▶ **Work instructions**
An exact copy of every entry below is required, and no picture may appear in it.

▶ **Data shown**
BEGIN

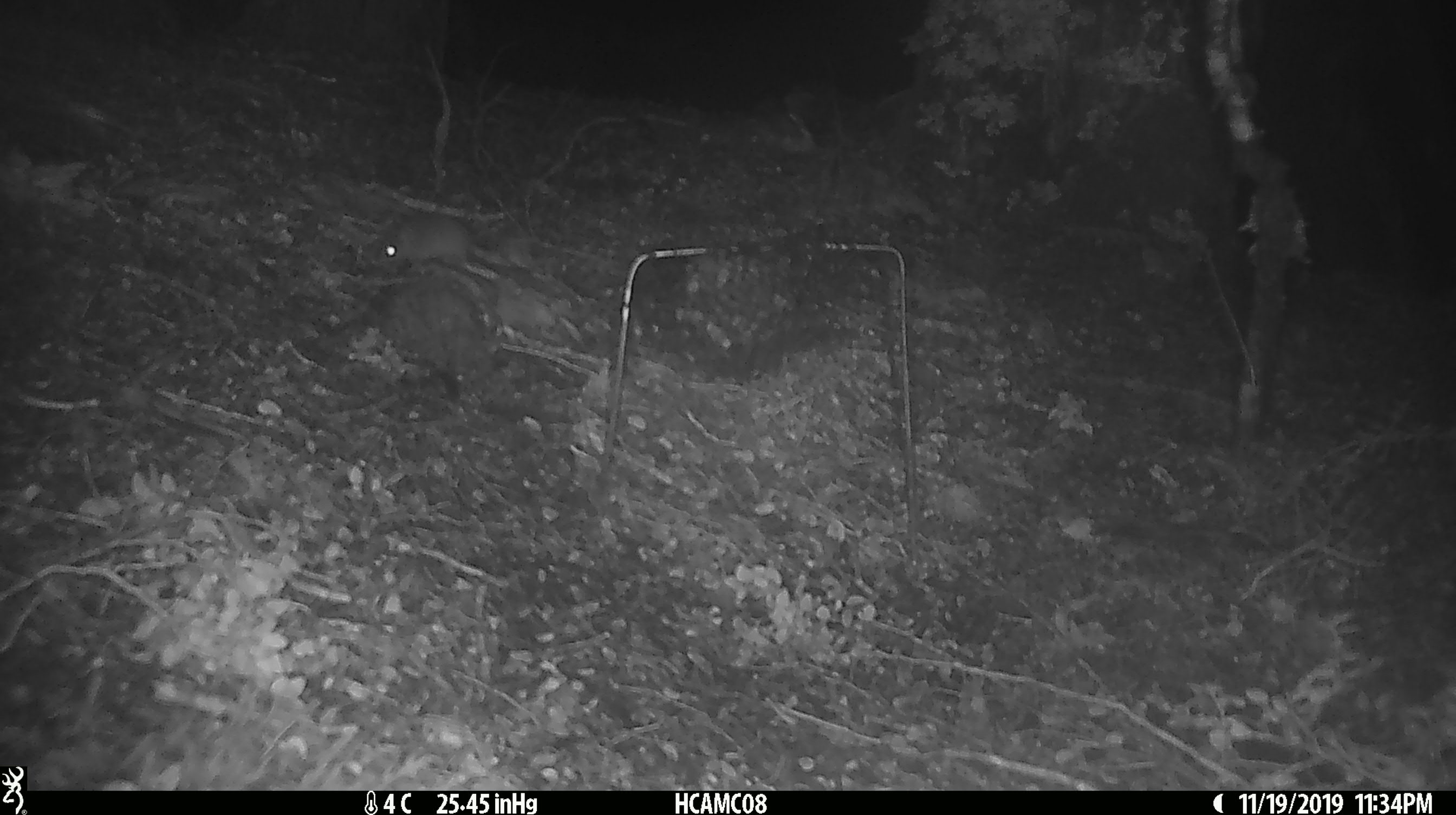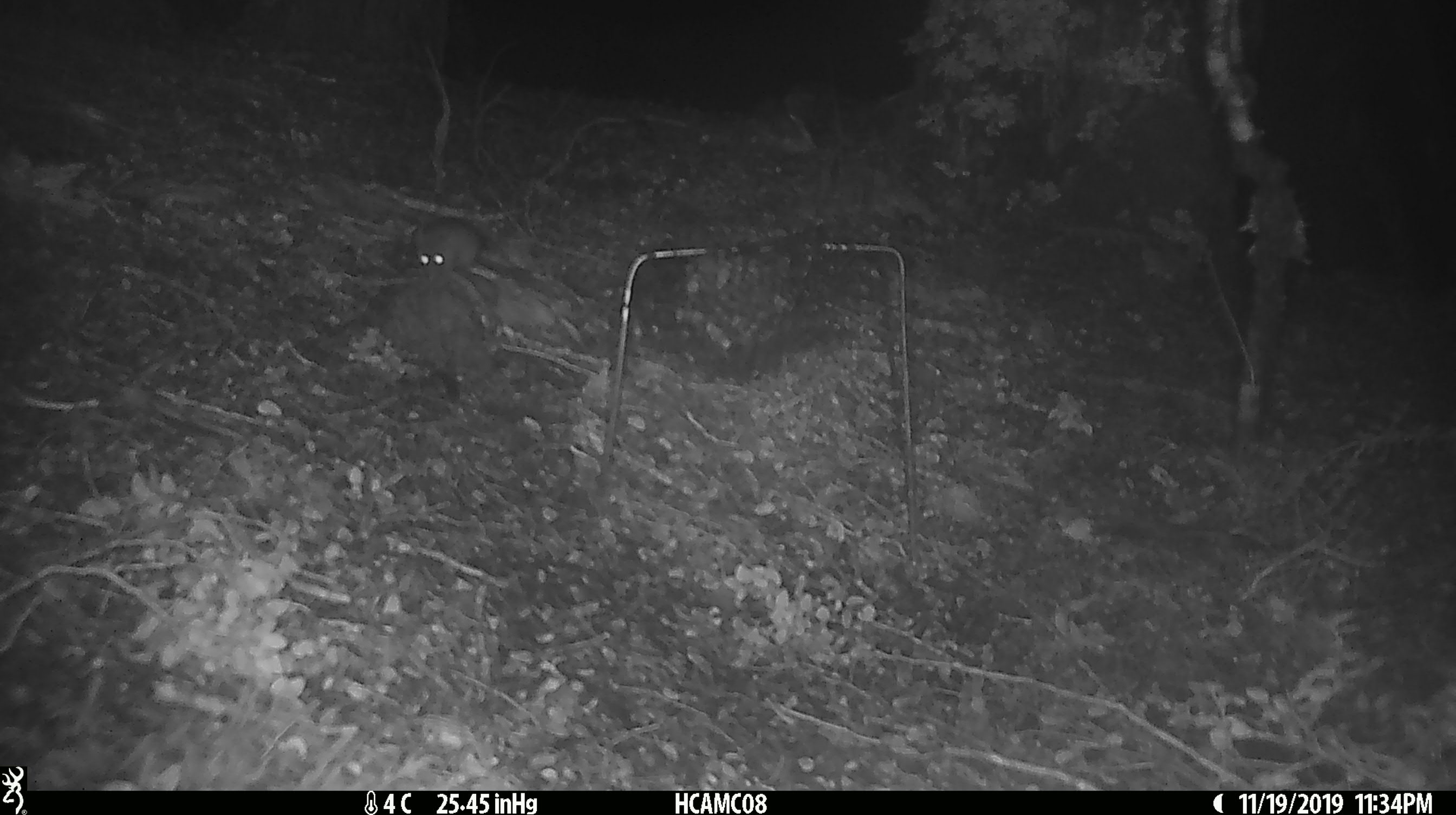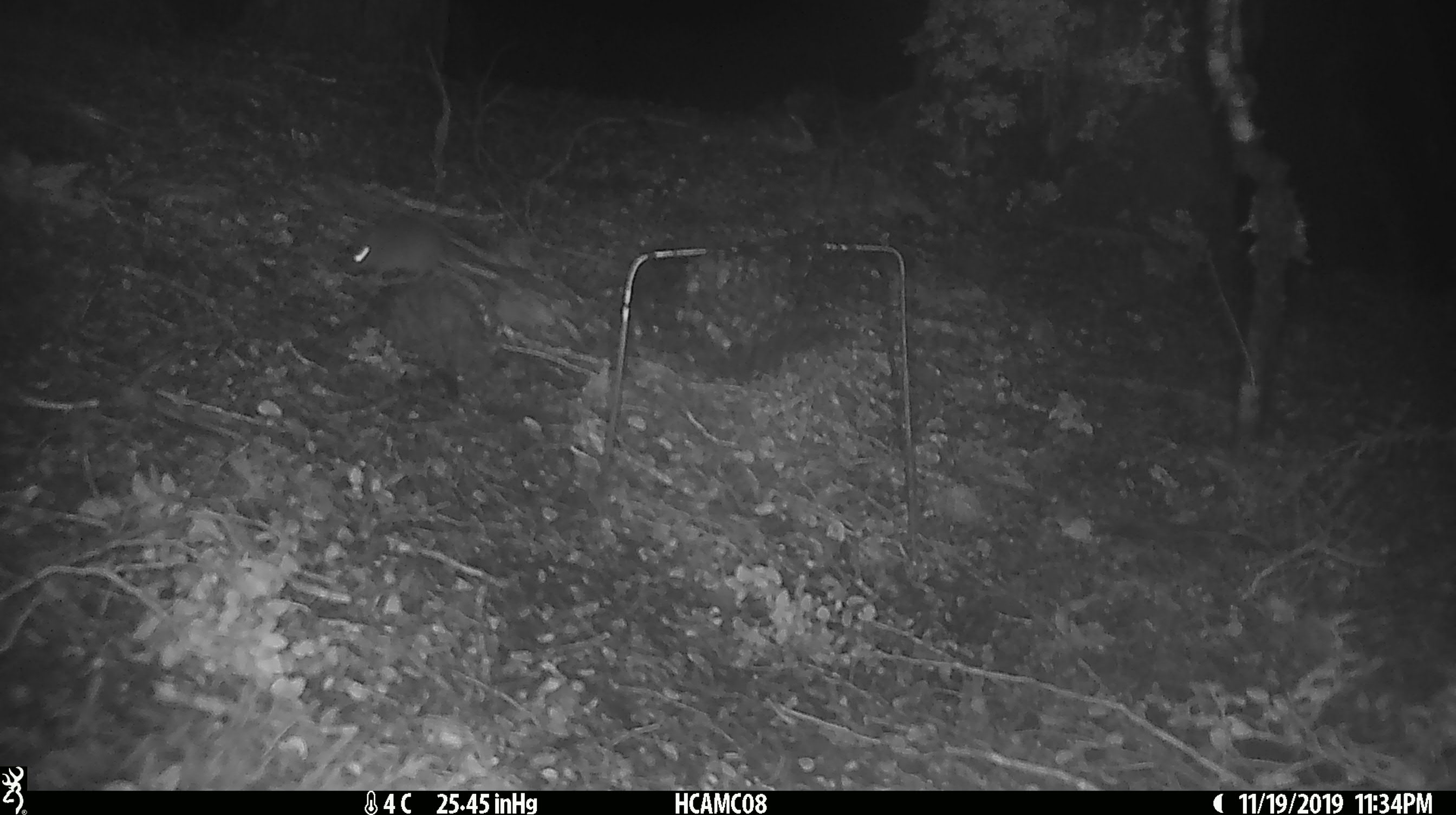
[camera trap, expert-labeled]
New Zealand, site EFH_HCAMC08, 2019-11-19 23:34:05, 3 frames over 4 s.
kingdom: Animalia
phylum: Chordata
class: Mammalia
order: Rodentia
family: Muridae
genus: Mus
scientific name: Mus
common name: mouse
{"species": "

END

▶ **Solution**
[camera trap, expert-labeled]
New Zealand, site EFH_HCAMC08, 2019-11-19 23:34:05, 3 frames over 4 s.
kingdom: Animalia
phylum: Chordata
class: Mammalia
order: Rodentia
family: Muridae
genus: Mus
scientific name: Mus
common name: mouse
{"species": "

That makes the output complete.